所给记录
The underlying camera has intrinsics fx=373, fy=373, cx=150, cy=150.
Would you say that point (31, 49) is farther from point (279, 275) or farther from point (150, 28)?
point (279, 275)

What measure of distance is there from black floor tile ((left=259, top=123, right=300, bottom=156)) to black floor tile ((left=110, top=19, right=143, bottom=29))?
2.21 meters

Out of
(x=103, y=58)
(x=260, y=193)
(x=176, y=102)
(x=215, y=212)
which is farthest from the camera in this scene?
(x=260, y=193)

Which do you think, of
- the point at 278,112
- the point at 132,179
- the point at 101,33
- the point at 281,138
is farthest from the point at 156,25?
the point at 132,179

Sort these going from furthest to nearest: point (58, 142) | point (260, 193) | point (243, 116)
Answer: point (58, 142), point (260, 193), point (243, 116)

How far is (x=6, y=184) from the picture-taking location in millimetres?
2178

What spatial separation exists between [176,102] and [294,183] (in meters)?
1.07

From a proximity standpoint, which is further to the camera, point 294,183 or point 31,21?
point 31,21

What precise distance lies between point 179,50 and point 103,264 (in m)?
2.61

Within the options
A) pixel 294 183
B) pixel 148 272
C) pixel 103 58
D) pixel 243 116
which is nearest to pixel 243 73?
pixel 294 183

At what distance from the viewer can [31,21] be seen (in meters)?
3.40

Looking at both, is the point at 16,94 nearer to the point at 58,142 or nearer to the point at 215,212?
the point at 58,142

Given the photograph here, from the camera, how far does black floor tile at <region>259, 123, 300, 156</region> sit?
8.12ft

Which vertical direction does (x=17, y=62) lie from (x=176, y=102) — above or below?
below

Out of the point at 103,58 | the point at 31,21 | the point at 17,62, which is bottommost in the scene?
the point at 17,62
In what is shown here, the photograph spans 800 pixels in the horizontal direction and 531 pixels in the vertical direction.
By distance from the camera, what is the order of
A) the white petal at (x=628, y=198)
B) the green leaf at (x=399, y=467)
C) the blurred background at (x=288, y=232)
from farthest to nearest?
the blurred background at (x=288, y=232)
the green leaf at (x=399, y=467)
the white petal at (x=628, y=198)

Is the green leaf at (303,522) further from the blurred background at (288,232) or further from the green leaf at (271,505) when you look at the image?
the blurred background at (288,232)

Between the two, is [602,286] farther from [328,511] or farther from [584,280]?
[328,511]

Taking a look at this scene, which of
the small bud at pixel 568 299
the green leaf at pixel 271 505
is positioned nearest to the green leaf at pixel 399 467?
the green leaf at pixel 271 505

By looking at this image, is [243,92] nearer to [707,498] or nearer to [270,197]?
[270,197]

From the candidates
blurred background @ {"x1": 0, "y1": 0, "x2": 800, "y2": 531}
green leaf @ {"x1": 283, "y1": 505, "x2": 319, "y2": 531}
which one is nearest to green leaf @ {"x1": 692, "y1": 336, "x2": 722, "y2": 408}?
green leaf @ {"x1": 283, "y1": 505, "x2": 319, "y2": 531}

操作说明
把上面的全部记录原样重新录入一遍，一字不改。

本题答案
The underlying camera has intrinsics fx=373, fy=373, cx=150, cy=150.
Would you say that point (31, 49) is farther from point (279, 275) or farther from point (150, 28)?
point (279, 275)

What measure of distance is there from black floor tile ((left=259, top=123, right=300, bottom=156)) to black floor tile ((left=110, top=19, right=143, bottom=29))?
2.21 meters

Out of
(x=103, y=58)
(x=260, y=193)
(x=176, y=102)
(x=215, y=212)
which is farthest from the camera in this scene?
(x=260, y=193)

Which do you think, of
- the point at 278,112
- the point at 132,179
- the point at 101,33
- the point at 281,138
is farthest from the point at 156,25?
the point at 132,179

Sort these going from furthest to nearest: point (58, 142) | point (260, 193) | point (243, 116)
Answer: point (58, 142), point (260, 193), point (243, 116)

How far is (x=6, y=184) from the picture-taking location in millimetres?
2178

What spatial separation exists between [176,102] and [294,183] (in meters)?
1.07

From a proximity standpoint, which is further to the camera, point 294,183 or point 31,21?
point 31,21

What precise distance lies between point 179,50 and point 103,264 (in m)?
2.61

Within the options
A) pixel 294 183
B) pixel 148 272
C) pixel 103 58
D) pixel 243 116
which is nearest to pixel 243 73?
pixel 294 183

At what distance from the viewer can [31,21] be seen (in meters)?
3.40

Looking at both, is the point at 16,94 nearer to the point at 58,142 or nearer to the point at 215,212?
the point at 58,142

Given the photograph here, from the camera, how far does black floor tile at <region>259, 123, 300, 156</region> sit?
8.12ft

Which vertical direction does (x=17, y=62) lie from (x=176, y=102) — above or below?
below

Out of the point at 103,58 | the point at 31,21 | the point at 17,62, which is bottommost in the scene?
the point at 17,62
In what is shown here, the photograph spans 800 pixels in the horizontal direction and 531 pixels in the vertical direction.
By distance from the camera, what is the order of
A) the white petal at (x=628, y=198)
B) the green leaf at (x=399, y=467)
C) the blurred background at (x=288, y=232)
from farthest to nearest?
the blurred background at (x=288, y=232)
the green leaf at (x=399, y=467)
the white petal at (x=628, y=198)

Is the green leaf at (303,522) further from the blurred background at (288,232) or further from the green leaf at (271,505) when you look at the image?
the blurred background at (288,232)

Between the two, is [602,286] farther from [328,511] or farther from [584,280]?
[328,511]

Taking a look at this scene, which of
the small bud at pixel 568 299
the green leaf at pixel 271 505
is positioned nearest to the green leaf at pixel 399 467?
the green leaf at pixel 271 505

By looking at this image, is [243,92] nearer to [707,498] or nearer to [270,197]?
[270,197]

From the candidates
blurred background @ {"x1": 0, "y1": 0, "x2": 800, "y2": 531}
green leaf @ {"x1": 283, "y1": 505, "x2": 319, "y2": 531}
which one is nearest to green leaf @ {"x1": 692, "y1": 336, "x2": 722, "y2": 408}?
green leaf @ {"x1": 283, "y1": 505, "x2": 319, "y2": 531}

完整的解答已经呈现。